**INSTRUCTIONS FOR THE TASK:** Quote all of the entries word for word.

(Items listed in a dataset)
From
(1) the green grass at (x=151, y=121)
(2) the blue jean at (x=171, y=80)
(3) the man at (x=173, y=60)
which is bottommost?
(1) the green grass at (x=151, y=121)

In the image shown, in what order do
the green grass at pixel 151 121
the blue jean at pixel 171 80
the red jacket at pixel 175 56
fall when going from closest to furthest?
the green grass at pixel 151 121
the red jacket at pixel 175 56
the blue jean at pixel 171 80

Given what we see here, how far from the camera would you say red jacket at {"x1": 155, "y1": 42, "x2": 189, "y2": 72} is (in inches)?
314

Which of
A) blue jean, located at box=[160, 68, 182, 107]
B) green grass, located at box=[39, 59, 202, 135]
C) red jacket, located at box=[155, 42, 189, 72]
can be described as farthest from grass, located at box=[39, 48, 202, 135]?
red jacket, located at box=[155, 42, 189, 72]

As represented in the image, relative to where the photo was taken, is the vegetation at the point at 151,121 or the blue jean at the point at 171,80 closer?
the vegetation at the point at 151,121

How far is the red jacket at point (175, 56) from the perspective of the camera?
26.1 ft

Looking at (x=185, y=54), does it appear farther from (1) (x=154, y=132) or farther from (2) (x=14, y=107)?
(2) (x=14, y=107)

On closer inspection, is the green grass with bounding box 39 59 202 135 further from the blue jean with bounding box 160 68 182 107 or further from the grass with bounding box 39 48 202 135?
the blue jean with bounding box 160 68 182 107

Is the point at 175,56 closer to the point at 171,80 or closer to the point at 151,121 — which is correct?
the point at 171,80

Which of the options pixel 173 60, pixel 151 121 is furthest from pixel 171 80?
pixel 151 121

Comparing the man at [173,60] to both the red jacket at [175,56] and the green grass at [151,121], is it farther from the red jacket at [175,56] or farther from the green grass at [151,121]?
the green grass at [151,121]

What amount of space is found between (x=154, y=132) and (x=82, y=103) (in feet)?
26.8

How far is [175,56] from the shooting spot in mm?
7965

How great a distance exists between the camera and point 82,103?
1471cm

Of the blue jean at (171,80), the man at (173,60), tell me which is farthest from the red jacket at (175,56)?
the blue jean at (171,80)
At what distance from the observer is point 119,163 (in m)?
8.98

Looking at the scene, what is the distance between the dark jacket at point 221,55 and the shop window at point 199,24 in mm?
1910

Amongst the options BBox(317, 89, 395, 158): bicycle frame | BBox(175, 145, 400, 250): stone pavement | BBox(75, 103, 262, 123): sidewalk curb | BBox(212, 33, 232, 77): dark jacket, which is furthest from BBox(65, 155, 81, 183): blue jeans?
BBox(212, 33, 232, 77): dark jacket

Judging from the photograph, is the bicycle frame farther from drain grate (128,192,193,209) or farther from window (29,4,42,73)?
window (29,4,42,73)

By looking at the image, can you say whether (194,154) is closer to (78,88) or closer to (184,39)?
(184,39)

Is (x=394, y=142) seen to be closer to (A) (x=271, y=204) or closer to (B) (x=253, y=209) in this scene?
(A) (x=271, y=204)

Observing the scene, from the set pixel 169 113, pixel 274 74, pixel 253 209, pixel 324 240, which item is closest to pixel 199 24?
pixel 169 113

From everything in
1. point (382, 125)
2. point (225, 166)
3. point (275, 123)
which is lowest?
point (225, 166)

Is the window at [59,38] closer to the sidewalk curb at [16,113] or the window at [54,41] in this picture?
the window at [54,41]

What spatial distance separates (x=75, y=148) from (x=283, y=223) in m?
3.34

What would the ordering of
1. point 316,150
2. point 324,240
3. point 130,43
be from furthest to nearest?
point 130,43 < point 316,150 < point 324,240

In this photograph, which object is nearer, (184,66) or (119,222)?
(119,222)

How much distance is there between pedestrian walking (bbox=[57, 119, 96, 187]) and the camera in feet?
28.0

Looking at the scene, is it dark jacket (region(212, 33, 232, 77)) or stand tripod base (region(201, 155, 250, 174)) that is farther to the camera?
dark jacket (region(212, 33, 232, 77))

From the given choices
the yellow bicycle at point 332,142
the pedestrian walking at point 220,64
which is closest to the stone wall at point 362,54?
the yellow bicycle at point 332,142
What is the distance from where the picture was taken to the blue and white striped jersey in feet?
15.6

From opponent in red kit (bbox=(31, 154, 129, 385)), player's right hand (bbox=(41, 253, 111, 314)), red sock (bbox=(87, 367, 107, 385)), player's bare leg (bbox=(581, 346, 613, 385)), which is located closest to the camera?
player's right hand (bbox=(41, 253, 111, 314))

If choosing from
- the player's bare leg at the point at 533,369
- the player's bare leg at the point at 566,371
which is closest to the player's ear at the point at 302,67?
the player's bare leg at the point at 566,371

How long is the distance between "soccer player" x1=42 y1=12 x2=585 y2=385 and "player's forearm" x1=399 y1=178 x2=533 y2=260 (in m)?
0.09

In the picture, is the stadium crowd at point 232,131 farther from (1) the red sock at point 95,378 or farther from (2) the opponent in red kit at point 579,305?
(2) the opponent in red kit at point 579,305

**TASK OUTPUT:**
From
(1) the green grass at (x=151, y=121)
(2) the blue jean at (x=171, y=80)
(3) the man at (x=173, y=60)
which is bottommost?
(1) the green grass at (x=151, y=121)

In the image shown, in what order do
the green grass at pixel 151 121
the blue jean at pixel 171 80
the red jacket at pixel 175 56
fall when going from closest to furthest?
the green grass at pixel 151 121
the red jacket at pixel 175 56
the blue jean at pixel 171 80

Given what we see here, how far from the camera would you say red jacket at {"x1": 155, "y1": 42, "x2": 189, "y2": 72} is (in inches)?
314

Which of
A) blue jean, located at box=[160, 68, 182, 107]
B) green grass, located at box=[39, 59, 202, 135]
C) red jacket, located at box=[155, 42, 189, 72]
can be described as farthest from grass, located at box=[39, 48, 202, 135]?
red jacket, located at box=[155, 42, 189, 72]

As represented in the image, relative to where the photo was taken, is the vegetation at the point at 151,121 or the blue jean at the point at 171,80 closer?
the vegetation at the point at 151,121

How far is the red jacket at point (175, 56) from the perspective of the camera?
26.1 ft

Looking at (x=185, y=54), does it appear farther from (1) (x=154, y=132) or farther from (2) (x=14, y=107)?
(2) (x=14, y=107)

On closer inspection, is the green grass with bounding box 39 59 202 135 further from the blue jean with bounding box 160 68 182 107 or further from the grass with bounding box 39 48 202 135?
the blue jean with bounding box 160 68 182 107

Is the point at 175,56 closer to the point at 171,80 or closer to the point at 151,121 — which is correct?
the point at 171,80

Which of the options pixel 173 60, pixel 151 121 is furthest from pixel 171 80?
pixel 151 121

Comparing the man at [173,60] to both the red jacket at [175,56] and the green grass at [151,121], is it farther from the red jacket at [175,56] or farther from the green grass at [151,121]?
the green grass at [151,121]

What amount of space is found between (x=154, y=132) and (x=82, y=103) (in feet)?
26.8

How far is [175,56] from the shooting spot in mm?
7965

How great a distance exists between the camera and point 82,103?
1471cm

Of the blue jean at (171,80), the man at (173,60), tell me which is farthest from the red jacket at (175,56)?
the blue jean at (171,80)
At what distance from the observer is point 119,163 (in m)?
8.98

Looking at the scene, what is the distance between the dark jacket at point 221,55 and the shop window at point 199,24 in mm?
1910

Amongst the options BBox(317, 89, 395, 158): bicycle frame | BBox(175, 145, 400, 250): stone pavement | BBox(75, 103, 262, 123): sidewalk curb | BBox(212, 33, 232, 77): dark jacket, which is furthest from BBox(65, 155, 81, 183): blue jeans?
BBox(212, 33, 232, 77): dark jacket

Judging from the photograph, is the bicycle frame farther from drain grate (128,192,193,209) or farther from window (29,4,42,73)?
window (29,4,42,73)

By looking at the image, can you say whether (194,154) is closer to (78,88) or closer to (184,39)?
(184,39)

Is (x=394, y=142) seen to be closer to (A) (x=271, y=204) or closer to (B) (x=253, y=209) in this scene?
(A) (x=271, y=204)

Observing the scene, from the set pixel 169 113, pixel 274 74, pixel 253 209, pixel 324 240, which item is closest to pixel 199 24?
pixel 169 113

From everything in
1. point (382, 125)
2. point (225, 166)
3. point (275, 123)
which is lowest?
point (225, 166)

Is the window at [59,38] closer to the sidewalk curb at [16,113] or the window at [54,41] in this picture?
the window at [54,41]

What spatial distance separates (x=75, y=148) from (x=283, y=223) in m?
3.34

What would the ordering of
1. point 316,150
2. point 324,240
3. point 130,43
be from furthest to nearest?
point 130,43 < point 316,150 < point 324,240

In this photograph, which object is nearer, (184,66) or (119,222)?
(119,222)

How much distance is there between pedestrian walking (bbox=[57, 119, 96, 187]) and the camera in feet?
28.0

Looking at the scene, is it dark jacket (region(212, 33, 232, 77)) or stand tripod base (region(201, 155, 250, 174)) that is farther to the camera?
dark jacket (region(212, 33, 232, 77))

From the given choices
the yellow bicycle at point 332,142
the pedestrian walking at point 220,64
which is closest to the stone wall at point 362,54?
the yellow bicycle at point 332,142
What is the distance from where the picture was taken to the blue and white striped jersey in feet?
15.6

From opponent in red kit (bbox=(31, 154, 129, 385)), player's right hand (bbox=(41, 253, 111, 314)), red sock (bbox=(87, 367, 107, 385)), player's bare leg (bbox=(581, 346, 613, 385)), which is located closest to the camera?
player's right hand (bbox=(41, 253, 111, 314))

If choosing from
- the player's bare leg at the point at 533,369
- the player's bare leg at the point at 566,371
which is closest to the player's ear at the point at 302,67?
the player's bare leg at the point at 566,371

How long is the distance between "soccer player" x1=42 y1=12 x2=585 y2=385 and "player's forearm" x1=399 y1=178 x2=533 y2=260 (in m)?
0.09

In the picture, is the stadium crowd at point 232,131 farther from (1) the red sock at point 95,378 or farther from (2) the opponent in red kit at point 579,305?
(2) the opponent in red kit at point 579,305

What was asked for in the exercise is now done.